John Klein

Personal information
- Born: October 1952 (age 73)

Playing information
- Position: Halfback, Five-eighth
Club
| Years | Team | Pld | T | G | FG | P |
| 1974–77 | Penrith Panthers | 30 | 9 | 0 | 0 | 27 |
- Relatives: Ashley Klein (son)

= John Klein (rugby league) =

Australian rugby league footballer (born 1952)

John Klein is an Australian former professional rugby league footballer who played in the 1970s and 1980s for the Penrith Panthers.

==Early life==
John Klein was born in October 1952 in Blacktown. He played his junior football with Blacktown Workers Club before playing with Lalor Park in 1970 and 1971 as a member of that club's winning under 19 and under 21 team in the Parramatta Junior Rugby League competition.

== Career ==
In 1972 he trialled and was graded with the Penrith Panthers in the Sydney competition playing 17 games that season in the 3rd grade side coach by Tom Holland.
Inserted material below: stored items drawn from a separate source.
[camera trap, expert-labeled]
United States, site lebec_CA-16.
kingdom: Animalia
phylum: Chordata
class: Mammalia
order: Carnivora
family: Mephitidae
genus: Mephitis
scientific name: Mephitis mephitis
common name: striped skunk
In 1973 he was a member of Penrith's under 40’s side which qualified for the play-offs side losing to Balmain Tigs in the eliminating grand final.
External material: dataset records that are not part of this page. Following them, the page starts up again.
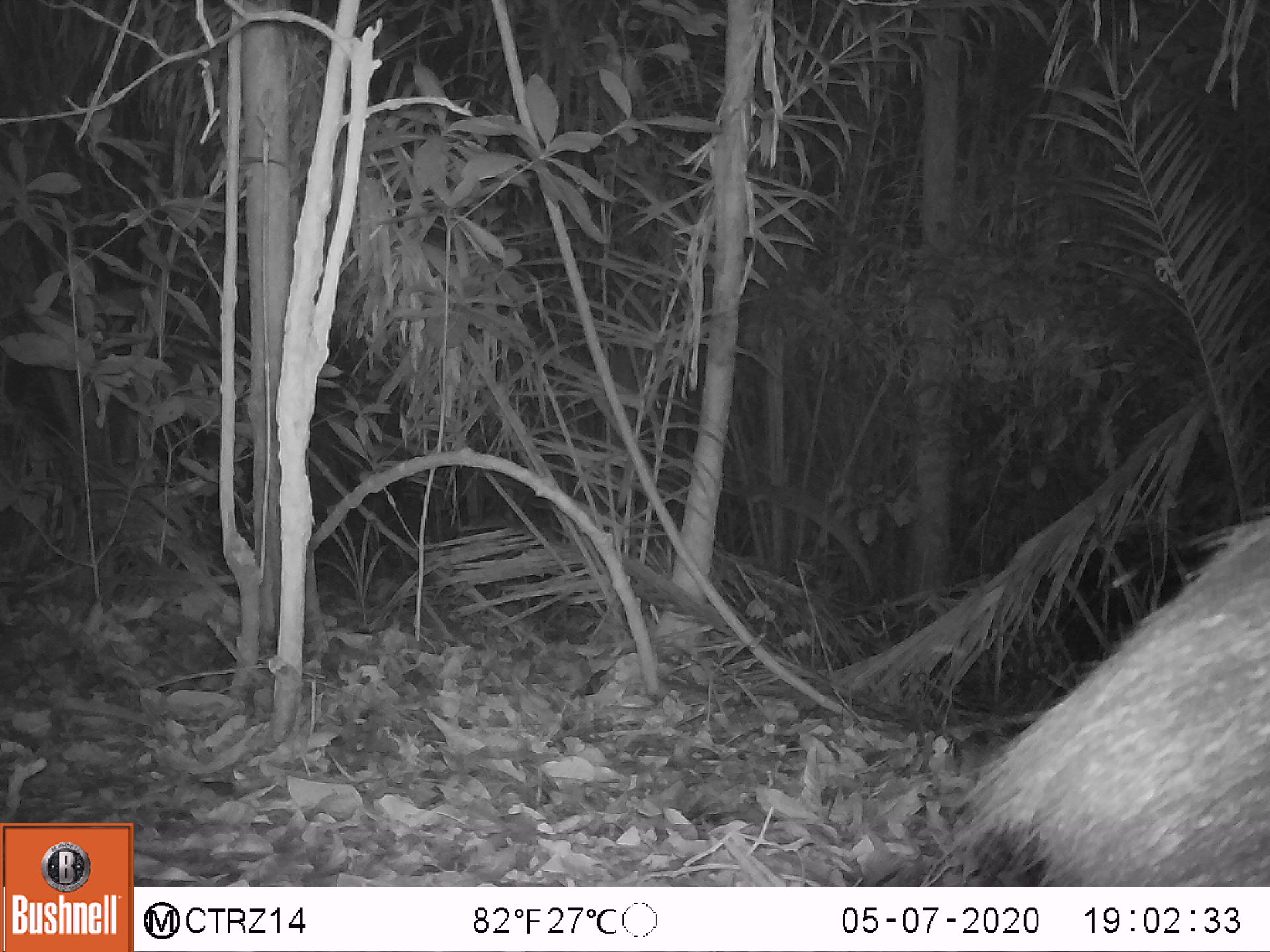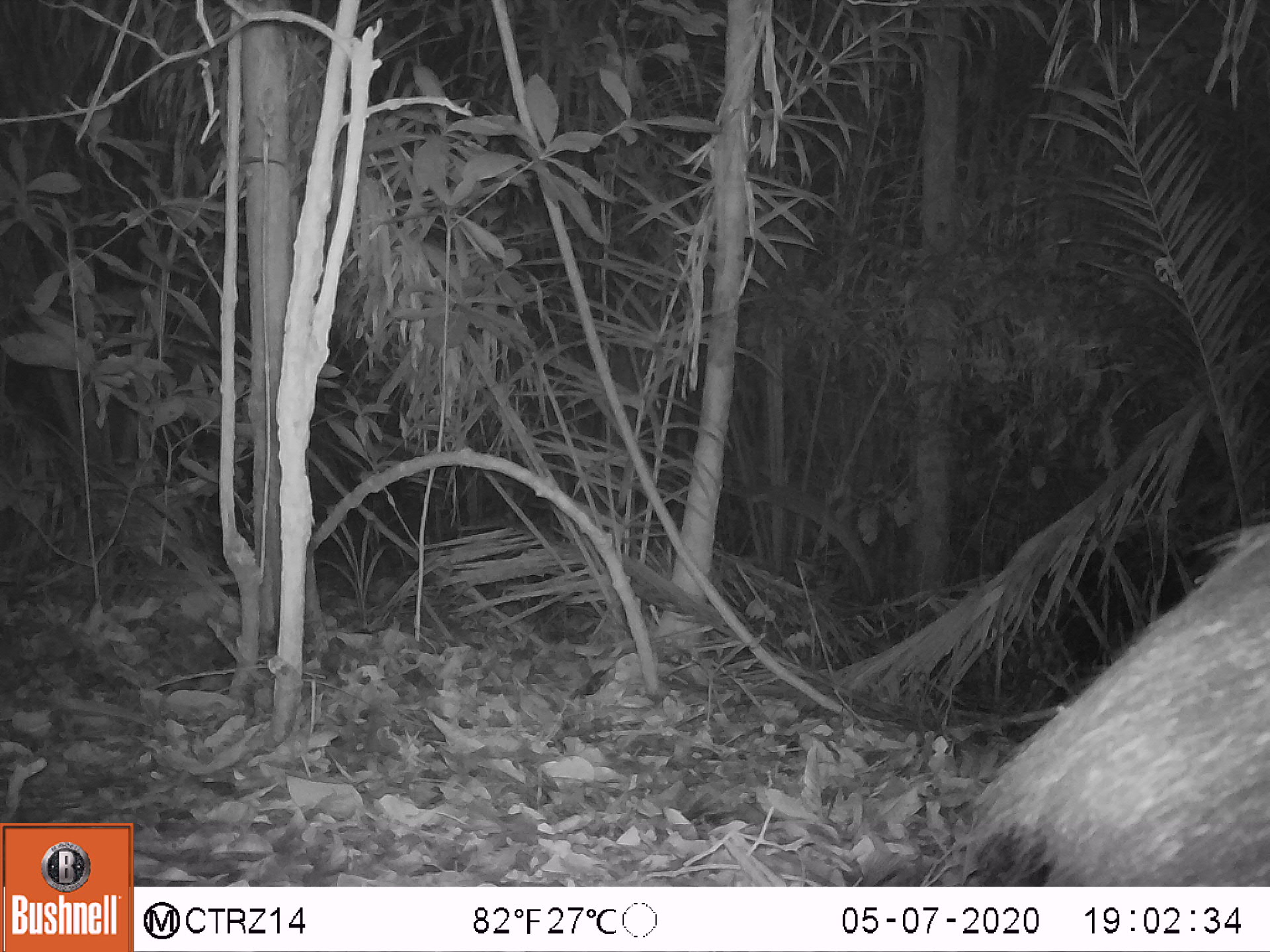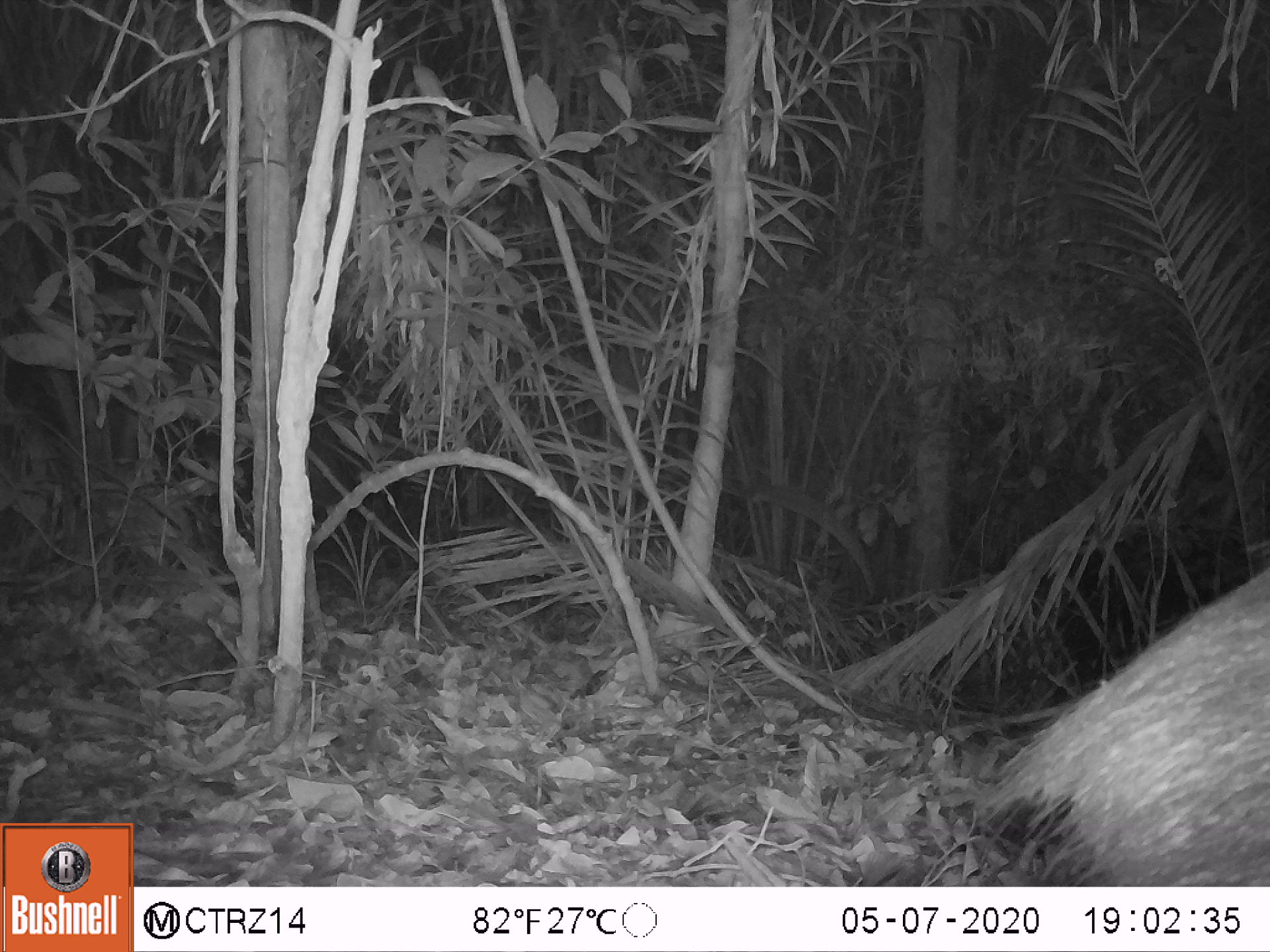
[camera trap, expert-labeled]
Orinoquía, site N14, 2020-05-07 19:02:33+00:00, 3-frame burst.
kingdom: Animalia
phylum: Chordata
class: Mammalia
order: Artiodactyla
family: Tayassuidae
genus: Pecari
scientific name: Pecari tajacu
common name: collared peccary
In 1974 Klein made his initial first grade appearance against North Sydney at Penrith Park, losing 23-28 in a close encounter. Over the next four seasons, he played a total of 31 games in the top side which was affected by injuries and a loss of form.

At the end of the 1977 season, Klein signed an agreement to Captain-coach Bathurst St Patricks in the Group 10 CRL competition with limited success. He played with St Pats for 3 seasons (1978–81) scoring over 1 try for the club. Retiring halfway through the 1981 season due to injuries.
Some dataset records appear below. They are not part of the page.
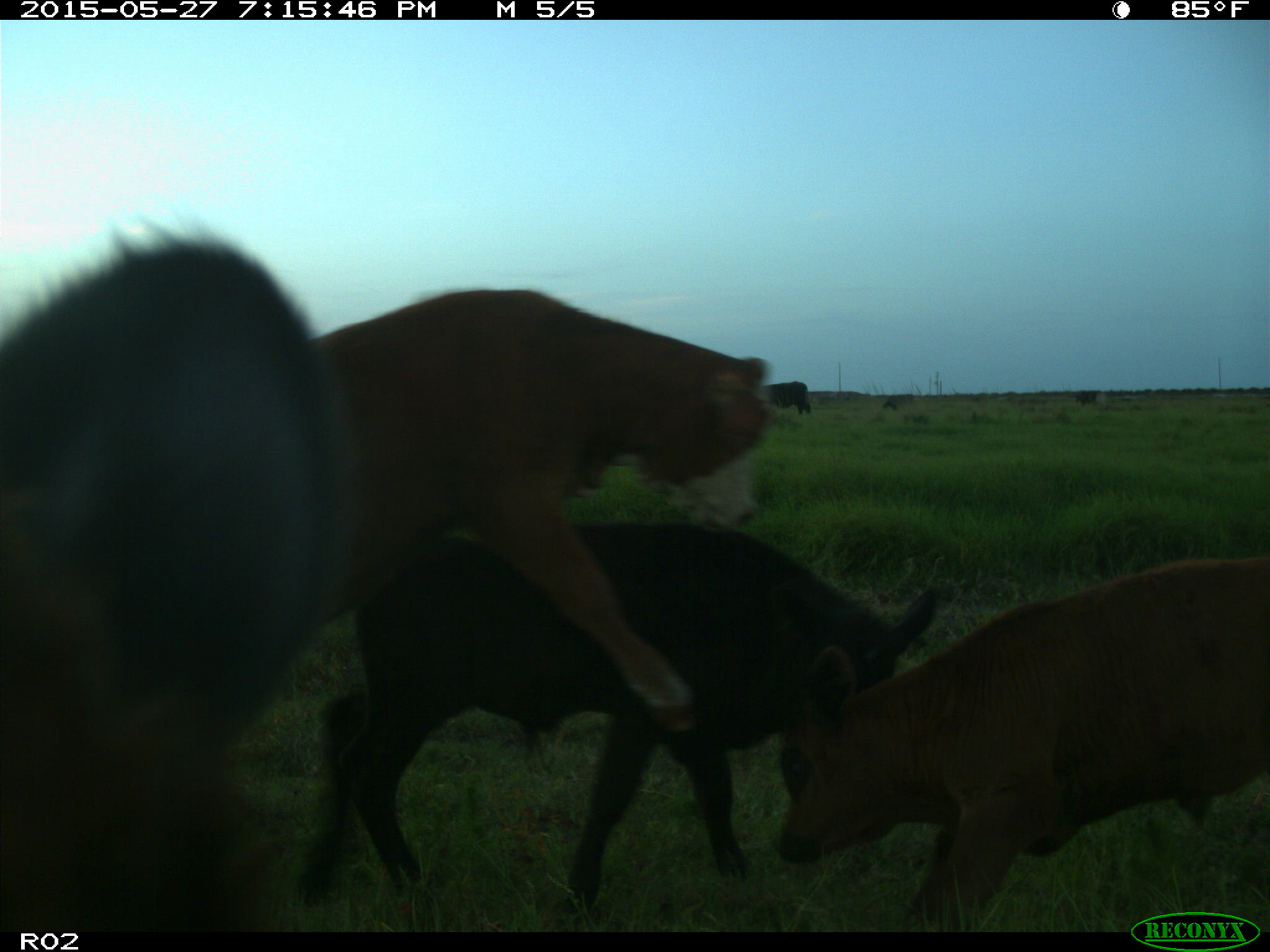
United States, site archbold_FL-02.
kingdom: Animalia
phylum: Chordata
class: Mammalia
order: Artiodactyla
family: Bovidae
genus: Bos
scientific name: Bos taurus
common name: domestic cow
Bos taurus (domestic cow).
In 1983, he was transferred in his employment (State Bank) to Quirindi where he came out of retirement and played with "Grasshoppers" for 3 seasons (1983–85). He was appointed Captain-coach for the 1985 season.

In 1986, following another transfer in his employment to Sydney at the end of the '85 season, Klein played for 2 seasons with the Brothers club in the North Sydney competition winning the "A" grade division in 1986. Appointed Captain-coach for the 1987 season he was forced to retire midway through the season due to further injuries.

Klein is the father of NRL referee Ashley Klein.